Text to read |

Strings Attached: The Invisible Puppeteers Spoiling Modern Kashmiri Marriages

Strings Attached: The Invisible Puppeteers Spoiling Modern Kashmiri Marriages

Post-Marriage Customs in Kashmir: Emotional Displacement & Cultural Reform | Kashmir Weddings

By: Zulfikar Kashmiri | 08 September 2025

The Grand Celebration and The Quiet Aftermath: An Introduction to Kashmiri Matrimony

Proudly Married?

They call it tradition. But I call it a fracture dressed in silk. A ceremony of smiles, followed by a season of silence.

She’s married—on paper. But her feet never leave her father’s floor. Her husband? Left staring at a bed that echoes absence.

In Kashmir, we host the worst customs post-marriage. Not rituals— but emotional sabotage.

The bride’s parents play the devil’s role, pulling her back on this pretext or that. A cough. A cousin’s wedding. A festival. A mood.

And the son-in-law? He’s not a man. He’s a placeholder. A name on a certificate. A ghost in his own home.

If she’s meant to stay with you, why marry her off? Why the grand feast, the gold, the garlands— if the bond is just a badge?

Marriage isn’t a trophy. It’s a test. It’s not about being “proudly married.” It’s about being emotionally present.

So let’s ask the hard questions: Are we building homes, or just hosting ceremonies? Are we raising daughters to love, or to obey?

Because if this is culture, then culture needs a rewrite.

Post-Marriage Customs in Kashmir: Between Tradition and Emotional Displacement

The air in Srinagar is thick with the scent of kehwa and the vibrant melodies of wanwun. A Kashmiri wedding is not merely an event; it is a symphony of centuries-old traditions, a vibrant tapestry woven with threads of joy, community, and profound cultural significance. The pheran-clad guests, the elaborate Wazwan feast, the intricate rituals—every element is a testament to a rich heritage. Marriage in Kashmir is universally celebrated as a sacred milestone, a pivotal moment that solidifies family honor and projects an image of social stability and continuity.

Stored data |

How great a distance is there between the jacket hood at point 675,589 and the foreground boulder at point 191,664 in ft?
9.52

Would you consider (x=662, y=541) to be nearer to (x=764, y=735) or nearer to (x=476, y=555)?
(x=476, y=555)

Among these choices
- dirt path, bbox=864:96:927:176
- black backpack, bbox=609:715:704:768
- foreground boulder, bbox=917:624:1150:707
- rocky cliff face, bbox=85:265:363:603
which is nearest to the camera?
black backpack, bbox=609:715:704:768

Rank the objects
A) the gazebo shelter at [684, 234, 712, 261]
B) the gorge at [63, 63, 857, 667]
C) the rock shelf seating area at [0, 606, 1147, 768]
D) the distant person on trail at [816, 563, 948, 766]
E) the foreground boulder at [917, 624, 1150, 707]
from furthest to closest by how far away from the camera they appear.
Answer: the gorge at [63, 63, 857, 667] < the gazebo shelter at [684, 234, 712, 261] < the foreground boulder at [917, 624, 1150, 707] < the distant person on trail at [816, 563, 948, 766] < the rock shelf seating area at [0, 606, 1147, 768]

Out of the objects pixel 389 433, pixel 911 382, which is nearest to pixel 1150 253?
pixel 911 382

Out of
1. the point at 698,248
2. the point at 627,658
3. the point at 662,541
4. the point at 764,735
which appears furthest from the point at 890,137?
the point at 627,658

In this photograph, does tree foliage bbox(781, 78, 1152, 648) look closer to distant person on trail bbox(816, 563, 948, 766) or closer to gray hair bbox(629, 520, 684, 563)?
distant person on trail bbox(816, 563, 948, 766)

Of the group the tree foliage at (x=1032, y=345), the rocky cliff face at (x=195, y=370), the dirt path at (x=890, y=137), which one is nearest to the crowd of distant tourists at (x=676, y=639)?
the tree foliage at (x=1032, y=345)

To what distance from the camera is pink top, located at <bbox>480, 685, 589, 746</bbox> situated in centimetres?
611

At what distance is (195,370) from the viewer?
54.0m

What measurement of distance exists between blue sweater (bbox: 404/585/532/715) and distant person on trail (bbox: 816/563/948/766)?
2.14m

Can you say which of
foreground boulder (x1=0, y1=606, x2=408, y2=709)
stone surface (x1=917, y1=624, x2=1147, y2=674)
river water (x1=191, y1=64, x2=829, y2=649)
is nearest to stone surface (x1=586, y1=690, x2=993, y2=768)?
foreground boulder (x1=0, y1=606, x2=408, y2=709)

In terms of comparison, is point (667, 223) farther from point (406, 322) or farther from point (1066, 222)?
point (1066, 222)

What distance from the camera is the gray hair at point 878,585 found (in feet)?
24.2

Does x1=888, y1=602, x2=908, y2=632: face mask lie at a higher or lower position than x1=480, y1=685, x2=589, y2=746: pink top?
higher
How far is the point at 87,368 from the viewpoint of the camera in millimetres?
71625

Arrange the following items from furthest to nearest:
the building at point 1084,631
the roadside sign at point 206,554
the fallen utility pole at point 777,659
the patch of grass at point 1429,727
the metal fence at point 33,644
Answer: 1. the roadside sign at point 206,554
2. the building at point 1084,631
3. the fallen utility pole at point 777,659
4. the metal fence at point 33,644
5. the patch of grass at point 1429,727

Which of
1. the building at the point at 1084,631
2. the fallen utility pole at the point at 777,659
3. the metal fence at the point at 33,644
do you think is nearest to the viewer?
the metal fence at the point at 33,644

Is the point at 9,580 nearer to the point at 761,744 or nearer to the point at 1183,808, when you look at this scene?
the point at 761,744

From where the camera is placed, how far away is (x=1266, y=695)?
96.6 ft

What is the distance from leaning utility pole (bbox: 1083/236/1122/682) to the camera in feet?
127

Short task A | Please report every line of the rows above that contains the word "shelf".
Short task B | Extend the article on Kashmiri post-marriage customs, picking up after its last sentence.

Written answer A |
C) the rock shelf seating area at [0, 606, 1147, 768]
Answer: the gorge at [63, 63, 857, 667] < the gazebo shelter at [684, 234, 712, 261] < the foreground boulder at [917, 624, 1150, 707] < the distant person on trail at [816, 563, 948, 766] < the rock shelf seating area at [0, 606, 1147, 768]

Written answer B |
Yet, behind the dazzling spectacle of the Lagan, behind the congratulatory handshakes and the joyful tears, often lies a quieter, more complex narrative—one that unfolds not in the public eye, but in the private, emotional recesses of a new marriage. This narrative is fraught with unspoken tensions and emotional contradictions that can, slowly and silently, fracture the very foundation a marriage is built upon. This article delves into one of the most pervasive yet least discussed of these contradictions: the tradition of extended post-marriage separation, where the bride remains with her parental home for prolonged periods, and the profound emotional displacement it can cause for the husband and the marital bond itself.

We will move beyond superficial explanations to explore the underlying dynamics of control, dependency, and insecurity. This is not an indictment of culture, but a call for its thoughtful evolution—a plea to balance cherished tradition with the urgent, human need for emotional connection and partnership.

The Tradition of Rukhsati and Extended Separation: More Than Just Logistics

In the broader South Asian context, the Rukhsati—the farewell ceremony where the bride leaves her parental home to begin her life with her husband—is a defining, often emotional, climax of the wedding festivities. It symbolizes the transition, the beginning of a new chapter.

In many Kashmiri households, however, this transition is curiously elongated, often blurred. It is not uncommon for the bride to return to her parents’ home (peyet or maike) just days or weeks after the wedding, initiating a pattern of extended stays that can last for months, and in some cases, even years. The reasons given are often framed as practical, cultural, or emotional:

  • Cultural Comfort: “She is young; she needs more time to adjust to the idea of leaving her home.”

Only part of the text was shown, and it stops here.